Generell fällt das schreiende Missverhältnis zwischen humanitären und militärischen Ausgaben auf. Allein die USA haben bislang für ihren Krieg in Afghanistan $172 Mrd. ausgegeben, Deutschland ca. $3.5 Mrd. Demgegenüber wurden von den seit 2001 zugesagten 25 Mrd. US$ für Hilfeleistungen für die Bevölkerung bis März 2008 lediglich 15 Mrd. US$ bereitgestellt. Darüber hinaus sind diese Zahlen mit äußerster Vorsicht zu genießen, kaum etwas von diesem Geld fließt in Maßnahmen zur unmittelbaren Armutsbekämpfung.

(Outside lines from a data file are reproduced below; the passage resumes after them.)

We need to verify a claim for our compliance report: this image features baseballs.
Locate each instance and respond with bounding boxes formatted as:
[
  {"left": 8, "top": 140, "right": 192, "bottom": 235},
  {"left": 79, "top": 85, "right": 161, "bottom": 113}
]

Dies hängt einmal mit der gebundenen Hilfe zusammen, aber auch damit, dass ein großer Teil der Entwicklungshilfe für Sicherheitsbelange regelrecht zweckentfremdet wird.

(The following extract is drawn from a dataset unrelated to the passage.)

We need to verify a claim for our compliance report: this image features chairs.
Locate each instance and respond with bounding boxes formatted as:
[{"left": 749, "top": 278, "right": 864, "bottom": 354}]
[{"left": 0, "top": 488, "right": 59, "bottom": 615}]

So werden z.B. die deutschen Gelder für den Aufbau der afghanischen Polizei dem Einzelplan 23 (BMZ-Haushalt) entnommen – bis 2008 etwa $135 Mio. Im Ergebnis gab die gesamte internationale Gemeinschaft zwischen 2002 und 2006 lediglich $433 Mio. Dollar für Gesundheits- und Ernährungsprogramme aus – allein die Kosten für die einjährige Verlängerung des deutschen ISAF-Einsatzes belaufen sich demgegenüber auf ca. $680 Mio. – Tendenz steigend.
Die Folgen dieser neoliberalen „Wiederaufbaupolitik“ sind verheerend: Laut neuestem UNDP-Länderbericht hat sich die humanitäre Lage seit Beginn des NATO-Einsatzes sogar weiter verschlechtert: 61% der Bevölkerung sind chronisch unterernährt, 68% verfügen über keinen Zugang zu Trinkwasser.
Guerillakrieg im Eigenbau
Vor dem Hintergrund der westlichen Kriegs- und Besatzungspraxis sehen immer größere Teile der afghanischen Bevölkerung in den westlichen Truppen keine Wohltäter, sondern Okkupanten. Unter den Paschtunen sprechen sich 70 bis 80 % und in der anderen Bevölkerungshälfte ebenfalls über 50 % gegen die Auslandspräsenz aus.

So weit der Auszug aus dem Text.